Book - MIT Press
Terrorism, Freedom, and Security: Winning without War
"Philip Heymann has shown again in Terrorism, Freedom, and Security why he is one of the leading thinkers in the world on the subject of terrorism. In this brief but extraordinary book, he has laid out the old and the new, the problems and the pitfalls, the challenges and the opportunities. He has given us a sober and broad set of responses, but clearly pointed out that there are no silver bullets. And most importantly, he has reminded us that we must not forfeit our democratic values in defense of our democracy."
--Rand Beers, former Special Assistant to the President and Senior Director for Combating Terrorism, National Security Council, 2002-2003
"Terrorism, Freedom, and Security presents a powerful argument that not only explains why declaring a 'war' on terrorism was unwise but also presents a compelling case for relying on intelligence and law enforcement rather than military force and coercion. Phil Heymann is unequivocal in his defense of democratic values as the core of an effective American national policy for preventing terrorism. His book, grounded in knowledge of American policy as well as the experiences of other countries, is an essential foundation for the public debate we must have about the costs and benefits of alternative strategies for combating terrorism."
--Martha Crenshaw, Colin and Nancy Campbell Professor of Global Issues and Democratic Thought, Wesleyan University
"Professor Heymann's cool-headed and incisive analysis offers sane and sensible guidelines for coping with terrorism without losing the cherished principles of a democratic society. This book is must reading for decision makers and the general public alike."
--Ariel Merari, Head of the Political Violence Research Unit, Tel Aviv University
On September 11, 2001, the United States began to consider the terrorist threat in a new light. Terrorism was no longer something that happened in other countries on other continents but became a pressing domestic concern for the US government and American citizens. The nation suddenly faced a protracted struggle.
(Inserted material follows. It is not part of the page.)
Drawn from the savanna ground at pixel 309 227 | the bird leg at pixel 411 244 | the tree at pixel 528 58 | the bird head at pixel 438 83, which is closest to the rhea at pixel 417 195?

In Terrorism, Freedom, and Security, Philip Heymann continues the discussion of responses to terrorism that he began in his widely read Terrorism and America. He argues that diplomacy, intelligence, and international law should play a larger role than military action in our counterterrorism policy; instead of waging "war" against terrorism, the United States needs a broader range of policies. Heymann believes that many of the policies adopted since September 11 -- including trials before military tribunals, secret detentions, and the subcontracting of interrogation to countries where torture is routine -- are at odds with American political and legal traditions and create disturbing precedents. Americans should not be expected to accept apparently indefinite infringements on civil liberties and the abandonment of such constitutional principles as separation of powers and the rule of law. Heymann believes that the United States can guard against the continuing threat of terrorism while keeping its traditional democratic values in place.
Philip B. Heymann is James Barr Ames Professor of Law at the Harvard Law School. From his first job as clerk to US Supreme Court Justice John Harlan to his post as Deputy US Attorney General (1993-1994), Heymann has spent much of his career in government. A former Fulbright Scholar with degrees from Yale University, Harvard Law School, and the Sorbonne, he has been Assistant US Attorney General in charge of the criminal division (1978-1981) and Assistant to the Solicitor General in the Justice Department, Acting Administrator of the State Department's Bureau of Security and Consular Affairs, Deputy Assistant Secretary of State for the Bureau of International Organizations, and Executive Assistant to the Undersecretary of State. In addition, he was a former Associate Prosecutor and Consultant to the Watergate Special Force. He is the author of Terrorism, Freedom, and Security: Winning without War (MIT Press, 2003).